• VORGEGEBENER TEXT
□ □ □

Es könnte zumindest über eine Vergünstigung für in Thun wohnhafte Menschen bei städtischen Institutionen wie Badis, Bibliothek, Museen, Eishalle und so weiter geprüft werden.
Denn öffentliche Infrastrukturen kommen allen Menschen gleichermassen zugute. Deshalb fordern wir Grünen nun, dass mit Bedacht geeignete Massnahmen getroffen werden, um den lokalen Service public zu stärken.
Denn nur ohne Aufgabenverzicht, sind wir bereit über Steuersenkungen zu diskutieren. Neben dem Service public bedarf es auch dringende Investitionen in den Klimaschutz.
Weil, wenn jetzt nicht die Ressourcen für die Bewältigung der Klimakrise gesprochen werden, wird das den kommenden Generationen teuer zu stehen kommen.
Nau.ch: Der Steuerfuss von Thun ist mit 1,72 deutlich höher als in Nachbargemeinden. Inwiefern ist der höhere Steuerfuss gerechtfertigt?
Thomas Lanz: Ein Vergleich des Steuerfusses mit den benachbarten Gemeinden ist ohne vertiefte Analyse der gemeindespezifischen Situationen nicht sinnvoll.

□ □ □

• BEREITGESTELLTES MATERIAL

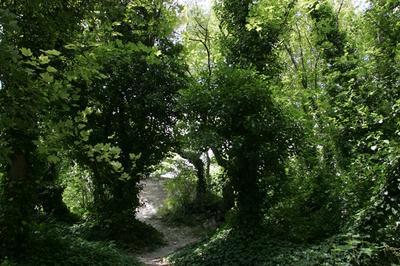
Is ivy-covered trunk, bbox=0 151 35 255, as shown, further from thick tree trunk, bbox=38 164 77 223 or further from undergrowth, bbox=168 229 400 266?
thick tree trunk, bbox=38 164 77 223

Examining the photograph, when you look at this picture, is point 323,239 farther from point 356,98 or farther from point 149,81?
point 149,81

□ □ □

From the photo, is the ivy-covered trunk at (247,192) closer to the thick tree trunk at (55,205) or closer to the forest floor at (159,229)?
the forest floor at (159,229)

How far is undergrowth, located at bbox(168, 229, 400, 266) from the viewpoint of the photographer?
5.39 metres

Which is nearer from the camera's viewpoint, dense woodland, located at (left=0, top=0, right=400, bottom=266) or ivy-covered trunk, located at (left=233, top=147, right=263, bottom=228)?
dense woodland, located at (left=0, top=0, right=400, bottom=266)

□ □ □

• ZU BEARBEITENDE AUFGABE
Schreiben Sie aus dem Auszug zur Thuner Steuerdebatte alles von "Denn öffentliche Infrastrukturen" bis hinunter zu "in den Klimaschutz." erneut ab und tauschen Sie dabei "Steuersenkungen" gegen "Steuererhöhungen" aus.

• LÖSUNG
Denn öffentliche Infrastrukturen kommen allen Menschen gleichermassen zugute. Deshalb fordern wir Grünen nun, dass mit Bedacht geeignete Massnahmen getroffen werden, um den lokalen Service public zu stärken.
Denn nur ohne Aufgabenverzicht, sind wir bereit über Steuererhöhungen zu diskutieren. Neben dem Service public bedarf es auch dringende Investitionen in den Klimaschutz.